* _THE TASK_
In the records below, locate the line containing "Tanzania, site Q08, 2013-12-04", then output that line and all later lines exactly, through the last one.

======

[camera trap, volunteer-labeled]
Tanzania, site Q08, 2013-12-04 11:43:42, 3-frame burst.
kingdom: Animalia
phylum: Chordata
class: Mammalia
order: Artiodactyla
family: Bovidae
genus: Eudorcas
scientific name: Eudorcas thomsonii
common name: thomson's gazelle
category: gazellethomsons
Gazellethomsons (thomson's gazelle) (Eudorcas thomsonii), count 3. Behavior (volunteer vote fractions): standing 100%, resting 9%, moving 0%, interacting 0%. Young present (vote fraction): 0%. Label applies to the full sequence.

======

* _SOLUTION_
Tanzania, site Q08, 2013-12-04 11:43:42, 3-frame burst.
kingdom: Animalia
phylum: Chordata
class: Mammalia
order: Artiodactyla
family: Bovidae
genus: Eudorcas
scientific name: Eudorcas thomsonii
common name: thomson's gazelle
category: gazellethomsons
Gazellethomsons (thomson's gazelle) (Eudorcas thomsonii), count 3. Behavior (volunteer vote fractions): standing 100%, resting 9%, moving 0%, interacting 0%. Young present (vote fraction): 0%. Label applies to the full sequence.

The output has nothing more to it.